[Dataset excerpt]
----------
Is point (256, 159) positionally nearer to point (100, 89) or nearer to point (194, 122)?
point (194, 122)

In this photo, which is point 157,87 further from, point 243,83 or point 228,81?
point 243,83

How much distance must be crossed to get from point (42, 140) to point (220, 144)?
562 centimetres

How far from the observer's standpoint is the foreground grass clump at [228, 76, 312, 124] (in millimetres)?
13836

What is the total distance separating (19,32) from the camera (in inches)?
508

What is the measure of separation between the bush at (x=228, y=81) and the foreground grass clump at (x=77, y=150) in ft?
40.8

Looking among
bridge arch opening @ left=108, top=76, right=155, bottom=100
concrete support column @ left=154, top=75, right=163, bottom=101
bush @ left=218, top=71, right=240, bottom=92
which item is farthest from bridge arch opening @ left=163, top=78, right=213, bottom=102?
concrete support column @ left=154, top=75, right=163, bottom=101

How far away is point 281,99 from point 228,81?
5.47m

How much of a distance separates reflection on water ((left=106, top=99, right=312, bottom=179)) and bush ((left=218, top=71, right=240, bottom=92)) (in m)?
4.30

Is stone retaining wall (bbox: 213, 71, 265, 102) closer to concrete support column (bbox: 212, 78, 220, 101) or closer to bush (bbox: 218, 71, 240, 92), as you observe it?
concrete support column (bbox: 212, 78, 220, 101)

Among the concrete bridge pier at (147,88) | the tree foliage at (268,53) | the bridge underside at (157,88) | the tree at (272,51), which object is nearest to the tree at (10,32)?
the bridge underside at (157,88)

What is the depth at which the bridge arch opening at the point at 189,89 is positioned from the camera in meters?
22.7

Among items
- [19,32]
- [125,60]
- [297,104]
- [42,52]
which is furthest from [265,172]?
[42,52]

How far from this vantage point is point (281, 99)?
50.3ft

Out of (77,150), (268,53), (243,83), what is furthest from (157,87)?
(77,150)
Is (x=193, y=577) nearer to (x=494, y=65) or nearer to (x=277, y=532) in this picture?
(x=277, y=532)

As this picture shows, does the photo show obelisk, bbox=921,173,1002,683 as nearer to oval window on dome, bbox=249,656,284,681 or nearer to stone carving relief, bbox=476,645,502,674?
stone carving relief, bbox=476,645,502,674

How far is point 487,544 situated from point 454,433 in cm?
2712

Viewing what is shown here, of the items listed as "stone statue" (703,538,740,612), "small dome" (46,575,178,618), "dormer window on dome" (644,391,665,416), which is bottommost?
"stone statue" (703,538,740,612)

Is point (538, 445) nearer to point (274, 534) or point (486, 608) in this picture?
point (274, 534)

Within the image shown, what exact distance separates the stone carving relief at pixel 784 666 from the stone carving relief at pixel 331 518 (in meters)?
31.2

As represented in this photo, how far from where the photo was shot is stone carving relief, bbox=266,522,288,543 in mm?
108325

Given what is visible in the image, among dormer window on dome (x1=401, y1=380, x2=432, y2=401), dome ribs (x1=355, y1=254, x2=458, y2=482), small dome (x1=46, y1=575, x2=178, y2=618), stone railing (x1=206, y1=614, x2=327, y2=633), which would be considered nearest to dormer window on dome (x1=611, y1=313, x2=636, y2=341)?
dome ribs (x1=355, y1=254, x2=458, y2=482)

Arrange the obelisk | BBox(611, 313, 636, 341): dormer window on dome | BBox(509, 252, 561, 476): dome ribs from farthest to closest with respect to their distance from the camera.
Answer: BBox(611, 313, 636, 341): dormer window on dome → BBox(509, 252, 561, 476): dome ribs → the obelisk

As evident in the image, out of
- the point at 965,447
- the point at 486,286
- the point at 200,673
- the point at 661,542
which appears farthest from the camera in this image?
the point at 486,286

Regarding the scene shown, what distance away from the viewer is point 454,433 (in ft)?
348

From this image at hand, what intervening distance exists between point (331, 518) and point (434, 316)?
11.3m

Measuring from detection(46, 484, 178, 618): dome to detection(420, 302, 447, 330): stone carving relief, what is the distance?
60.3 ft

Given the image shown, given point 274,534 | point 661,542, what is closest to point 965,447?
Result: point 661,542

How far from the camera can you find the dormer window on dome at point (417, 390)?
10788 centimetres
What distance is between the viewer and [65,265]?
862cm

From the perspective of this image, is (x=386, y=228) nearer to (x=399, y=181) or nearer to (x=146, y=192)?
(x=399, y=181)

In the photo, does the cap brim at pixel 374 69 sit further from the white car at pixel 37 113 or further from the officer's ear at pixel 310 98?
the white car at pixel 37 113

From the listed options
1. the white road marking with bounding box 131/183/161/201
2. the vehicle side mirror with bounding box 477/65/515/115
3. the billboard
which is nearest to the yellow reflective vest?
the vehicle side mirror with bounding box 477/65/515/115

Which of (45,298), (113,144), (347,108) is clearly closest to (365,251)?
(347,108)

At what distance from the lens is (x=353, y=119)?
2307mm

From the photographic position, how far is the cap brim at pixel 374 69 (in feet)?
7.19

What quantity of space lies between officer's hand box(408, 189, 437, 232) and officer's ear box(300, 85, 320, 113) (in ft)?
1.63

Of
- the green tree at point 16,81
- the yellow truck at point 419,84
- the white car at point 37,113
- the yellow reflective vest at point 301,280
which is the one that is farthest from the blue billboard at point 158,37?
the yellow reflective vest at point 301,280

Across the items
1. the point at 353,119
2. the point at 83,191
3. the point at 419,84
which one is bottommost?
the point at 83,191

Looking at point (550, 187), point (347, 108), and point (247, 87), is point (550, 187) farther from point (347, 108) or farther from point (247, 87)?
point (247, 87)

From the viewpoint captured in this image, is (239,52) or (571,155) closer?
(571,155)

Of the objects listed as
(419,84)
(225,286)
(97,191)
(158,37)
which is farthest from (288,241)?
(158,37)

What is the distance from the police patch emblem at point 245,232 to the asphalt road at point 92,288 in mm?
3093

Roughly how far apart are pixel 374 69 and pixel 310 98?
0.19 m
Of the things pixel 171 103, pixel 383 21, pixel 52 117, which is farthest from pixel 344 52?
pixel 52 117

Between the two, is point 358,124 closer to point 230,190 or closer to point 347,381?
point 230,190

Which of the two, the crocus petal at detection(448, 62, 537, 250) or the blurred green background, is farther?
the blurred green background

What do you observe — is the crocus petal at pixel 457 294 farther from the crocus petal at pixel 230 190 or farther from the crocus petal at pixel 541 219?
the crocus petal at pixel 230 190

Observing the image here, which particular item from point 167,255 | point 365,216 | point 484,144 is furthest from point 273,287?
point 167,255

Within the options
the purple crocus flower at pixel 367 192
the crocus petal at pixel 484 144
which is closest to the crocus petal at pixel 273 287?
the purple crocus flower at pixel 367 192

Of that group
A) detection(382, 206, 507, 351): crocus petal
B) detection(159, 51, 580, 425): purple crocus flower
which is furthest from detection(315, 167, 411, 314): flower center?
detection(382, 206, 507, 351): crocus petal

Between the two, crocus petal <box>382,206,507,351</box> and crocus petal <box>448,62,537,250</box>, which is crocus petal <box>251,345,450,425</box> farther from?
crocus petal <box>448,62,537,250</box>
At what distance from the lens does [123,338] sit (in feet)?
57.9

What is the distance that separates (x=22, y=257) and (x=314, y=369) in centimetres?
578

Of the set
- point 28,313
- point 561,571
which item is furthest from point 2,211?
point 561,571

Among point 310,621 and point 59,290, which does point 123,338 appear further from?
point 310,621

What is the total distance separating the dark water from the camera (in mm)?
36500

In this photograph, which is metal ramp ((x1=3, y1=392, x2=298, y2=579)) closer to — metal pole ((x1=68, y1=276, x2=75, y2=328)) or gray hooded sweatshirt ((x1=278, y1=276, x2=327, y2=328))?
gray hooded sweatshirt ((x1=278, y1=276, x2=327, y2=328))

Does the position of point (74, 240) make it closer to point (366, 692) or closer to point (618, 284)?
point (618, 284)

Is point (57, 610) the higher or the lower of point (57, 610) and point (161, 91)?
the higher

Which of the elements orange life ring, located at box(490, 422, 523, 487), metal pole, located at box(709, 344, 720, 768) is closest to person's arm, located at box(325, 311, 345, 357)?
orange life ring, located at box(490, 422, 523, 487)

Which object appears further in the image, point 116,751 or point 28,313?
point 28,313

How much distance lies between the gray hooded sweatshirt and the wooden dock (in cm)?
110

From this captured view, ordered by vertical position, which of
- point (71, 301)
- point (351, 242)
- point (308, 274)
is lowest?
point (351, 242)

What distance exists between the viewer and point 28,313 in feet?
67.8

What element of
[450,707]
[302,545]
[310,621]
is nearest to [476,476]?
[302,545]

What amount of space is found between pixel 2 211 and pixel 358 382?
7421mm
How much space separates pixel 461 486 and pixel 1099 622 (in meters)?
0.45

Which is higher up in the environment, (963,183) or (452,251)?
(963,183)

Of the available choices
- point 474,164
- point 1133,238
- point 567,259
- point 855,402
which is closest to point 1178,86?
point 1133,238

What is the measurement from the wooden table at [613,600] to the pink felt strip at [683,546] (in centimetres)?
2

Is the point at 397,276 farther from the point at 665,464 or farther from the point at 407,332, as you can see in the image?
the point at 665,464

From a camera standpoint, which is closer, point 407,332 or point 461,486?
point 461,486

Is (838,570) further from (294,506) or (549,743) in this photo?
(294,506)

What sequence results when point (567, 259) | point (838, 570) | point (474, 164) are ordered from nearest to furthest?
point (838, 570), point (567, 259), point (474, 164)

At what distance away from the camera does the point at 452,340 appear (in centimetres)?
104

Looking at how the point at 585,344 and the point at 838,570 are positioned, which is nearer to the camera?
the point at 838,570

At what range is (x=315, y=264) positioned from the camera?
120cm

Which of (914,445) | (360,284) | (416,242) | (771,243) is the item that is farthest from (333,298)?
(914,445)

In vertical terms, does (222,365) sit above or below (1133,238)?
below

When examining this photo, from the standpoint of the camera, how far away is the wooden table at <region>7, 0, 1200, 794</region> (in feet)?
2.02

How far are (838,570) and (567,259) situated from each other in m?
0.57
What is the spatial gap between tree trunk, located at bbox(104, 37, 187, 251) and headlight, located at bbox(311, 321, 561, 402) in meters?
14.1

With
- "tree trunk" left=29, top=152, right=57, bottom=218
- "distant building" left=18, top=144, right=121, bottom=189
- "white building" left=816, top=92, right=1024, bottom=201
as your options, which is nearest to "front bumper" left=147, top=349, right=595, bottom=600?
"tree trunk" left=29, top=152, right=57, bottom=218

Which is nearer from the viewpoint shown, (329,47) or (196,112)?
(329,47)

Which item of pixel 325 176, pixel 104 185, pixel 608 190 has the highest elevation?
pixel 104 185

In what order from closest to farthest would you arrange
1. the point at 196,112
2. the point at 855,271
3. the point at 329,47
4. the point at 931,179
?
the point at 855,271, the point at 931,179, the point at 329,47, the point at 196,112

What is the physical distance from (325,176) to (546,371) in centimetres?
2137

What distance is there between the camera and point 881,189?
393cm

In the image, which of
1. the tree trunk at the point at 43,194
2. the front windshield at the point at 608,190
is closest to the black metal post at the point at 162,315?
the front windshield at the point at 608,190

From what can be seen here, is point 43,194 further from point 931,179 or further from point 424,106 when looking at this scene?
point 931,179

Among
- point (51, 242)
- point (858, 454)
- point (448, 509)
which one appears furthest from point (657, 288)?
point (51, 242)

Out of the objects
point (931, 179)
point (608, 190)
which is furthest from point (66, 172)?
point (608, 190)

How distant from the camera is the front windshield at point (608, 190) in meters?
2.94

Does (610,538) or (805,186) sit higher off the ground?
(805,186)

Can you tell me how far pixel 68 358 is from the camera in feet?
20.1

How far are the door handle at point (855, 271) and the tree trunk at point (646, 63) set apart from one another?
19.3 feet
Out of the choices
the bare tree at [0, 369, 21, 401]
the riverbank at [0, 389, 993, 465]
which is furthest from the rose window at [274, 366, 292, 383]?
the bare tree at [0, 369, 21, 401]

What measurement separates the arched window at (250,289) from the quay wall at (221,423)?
----------
TO DO: Gather every line of the dataset excerpt above that contains the word "mirror", treating uppercase and lowercase letters as different.

IN RESPONSE:
2. the vehicle side mirror with bounding box 477/65/515/115
the vehicle side mirror with bounding box 477/65/515/115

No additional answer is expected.